- _Captioned web image data_:

----

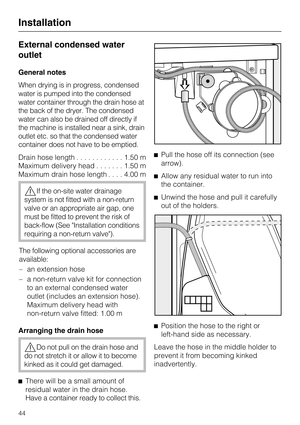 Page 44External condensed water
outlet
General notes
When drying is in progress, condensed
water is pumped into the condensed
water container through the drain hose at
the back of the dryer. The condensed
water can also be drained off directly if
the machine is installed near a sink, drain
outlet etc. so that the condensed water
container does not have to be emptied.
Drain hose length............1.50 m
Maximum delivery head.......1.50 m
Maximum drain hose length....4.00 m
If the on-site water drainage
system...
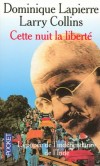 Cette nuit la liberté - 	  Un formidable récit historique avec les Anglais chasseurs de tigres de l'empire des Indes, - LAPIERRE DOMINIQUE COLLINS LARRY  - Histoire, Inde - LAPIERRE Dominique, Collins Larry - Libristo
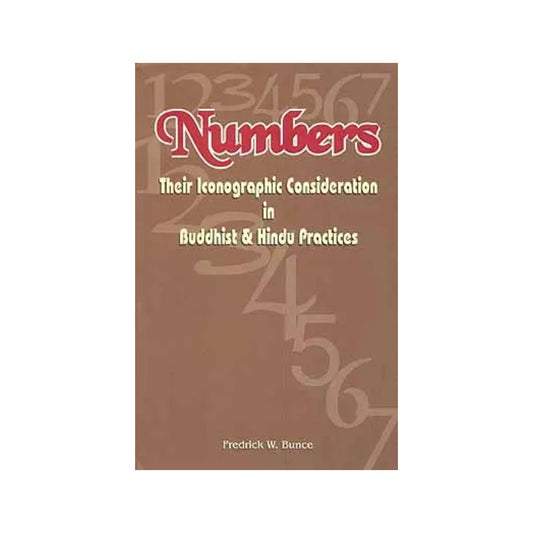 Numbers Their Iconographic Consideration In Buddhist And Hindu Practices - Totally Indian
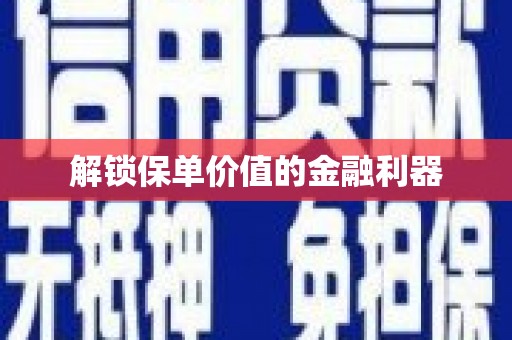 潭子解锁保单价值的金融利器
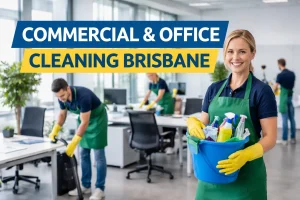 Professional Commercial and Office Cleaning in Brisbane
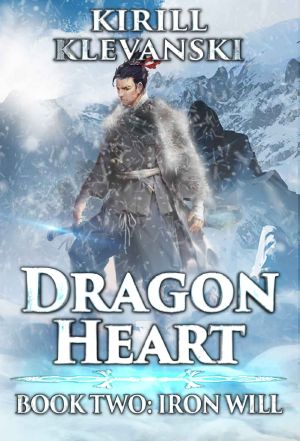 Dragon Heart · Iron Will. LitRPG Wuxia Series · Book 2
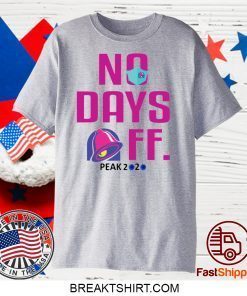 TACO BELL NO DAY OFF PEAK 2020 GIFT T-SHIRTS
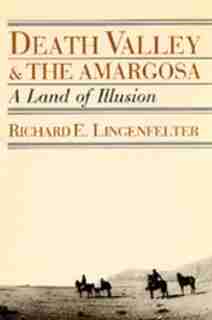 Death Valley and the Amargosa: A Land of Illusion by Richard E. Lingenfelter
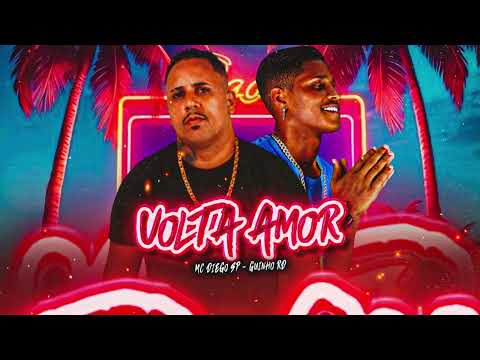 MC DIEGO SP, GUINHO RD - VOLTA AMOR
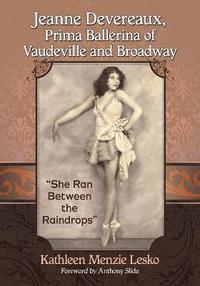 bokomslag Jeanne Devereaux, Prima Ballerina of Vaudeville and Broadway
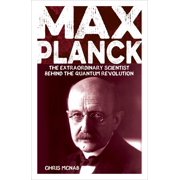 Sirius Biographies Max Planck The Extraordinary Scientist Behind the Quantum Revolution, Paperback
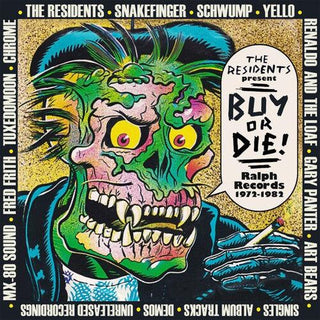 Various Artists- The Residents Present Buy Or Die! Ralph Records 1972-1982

----

- _Exercise brief_:
What is wanted is a verbatim transcription of every record above, pictures excluded.

- _Answer to this task_:
 Page 44External condensed water
outlet
General notes
When drying is in progress, condensed
water is pumped into the condensed
water container through the drain hose at
the back of the dryer. The condensed
water can also be drained off directly if
the machine is installed near a sink, drain
outlet etc. so that the condensed water
container does not have to be emptied.
Drain hose length............1.50 m
Maximum delivery head.......1.50 m
Maximum drain hose length....4.00 m
If the on-site water drainage
system...
 Cette nuit la liberté - 	  Un formidable récit historique avec les Anglais chasseurs de tigres de l'empire des Indes, - LAPIERRE DOMINIQUE COLLINS LARRY  - Histoire, Inde - LAPIERRE Dominique, Collins Larry - Libristo
 Numbers Their Iconographic Consideration In Buddhist And Hindu Practices - Totally Indian
 潭子解锁保单价值的金融利器
 Professional Commercial and Office Cleaning in Brisbane
 Dragon Heart · Iron Will. LitRPG Wuxia Series · Book 2
 TACO BELL NO DAY OFF PEAK 2020 GIFT T-SHIRTS
 Death Valley and the Amargosa: A Land of Illusion by Richard E. Lingenfelter
 MC DIEGO SP, GUINHO RD - VOLTA AMOR
 bokomslag Jeanne Devereaux, Prima Ballerina of Vaudeville and Broadway
 Sirius Biographies Max Planck The Extraordinary Scientist Behind the Quantum Revolution, Paperback
 Various Artists- The Residents Present Buy Or Die! Ralph Records 1972-1982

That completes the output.